EXERCISE AIM -> Only an exact copy is wanted: the lines from the one holding "Самые замечательные и" through the last line below, minus the pictures.

DATA EXTRACTS ->

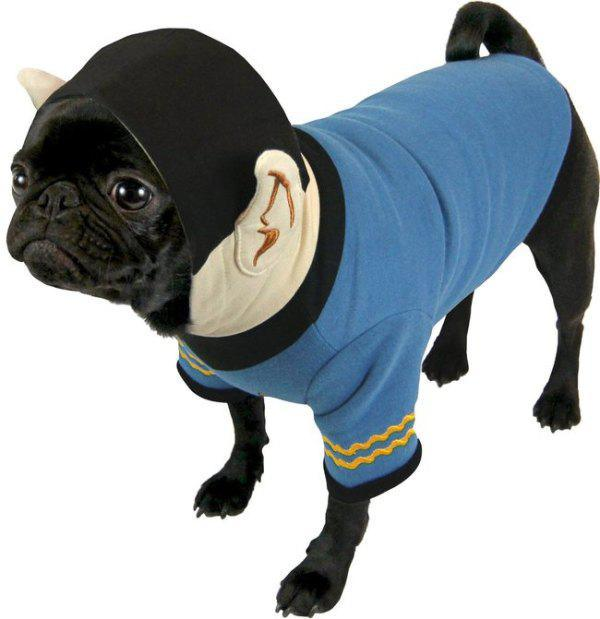 geeky-pet-products-accessories-16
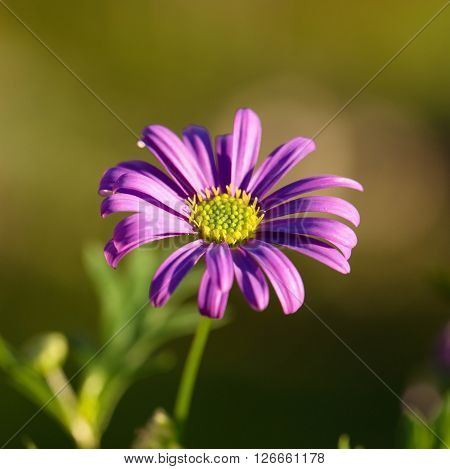 Detail Of Purple Marguerite With Nice Green Center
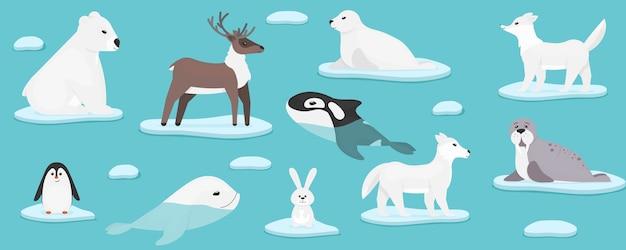 Animaux marins de l'arctique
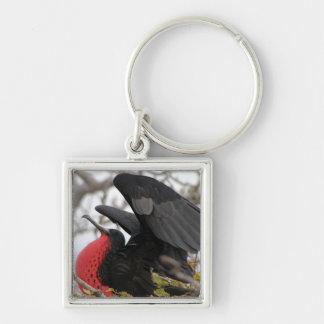 Pájaro de fragata magnífico llavero cuadrado plateado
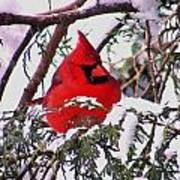 Cardinal Snowbound Art Print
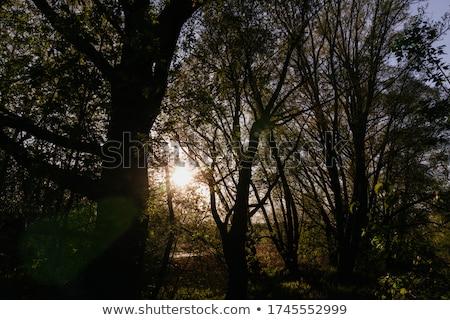 солнечный свет зеленый лиственный Nice цвета пейзаж Сток-фото © 3523studio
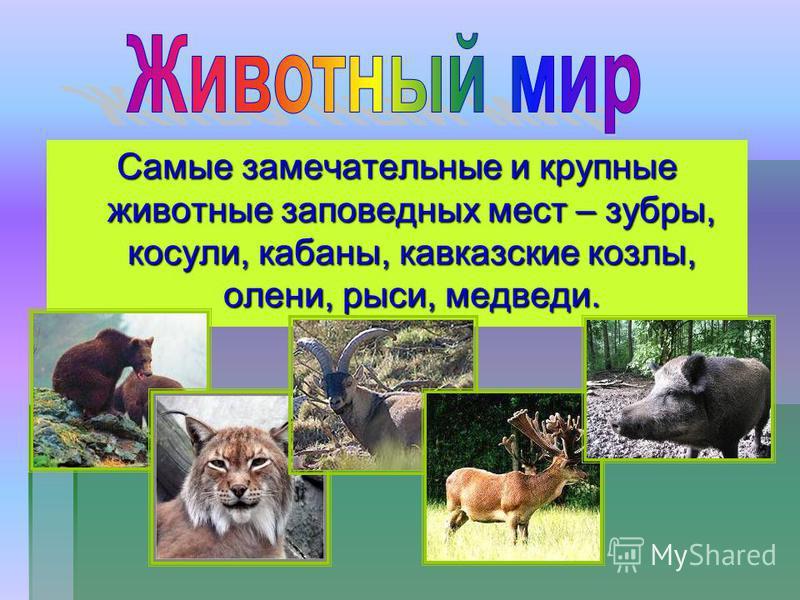 Самые замечательные и крупные животные заповедных мест – зубры, косули, кабаны, кавказские козлы, олени, рыси, медведи.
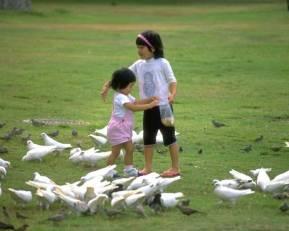 kids_feeding_birds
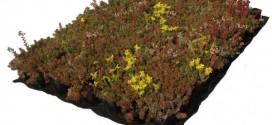 Plaque précultivée toit végétal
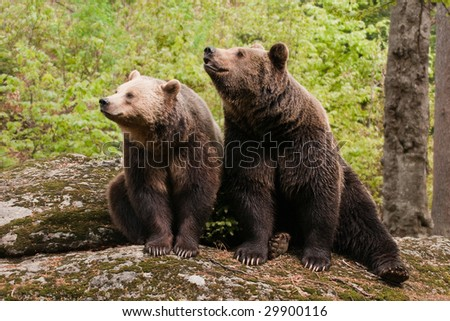 Two bears sitting on the rock, facing camera left.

COMPLETED TASK ->
 Самые замечательные и крупные животные заповедных мест – зубры, косули, кабаны, кавказские козлы, олени, рыси, медведи.
 kids_feeding_birds
 Plaque précultivée toit végétal
 Two bears sitting on the rock, facing camera left.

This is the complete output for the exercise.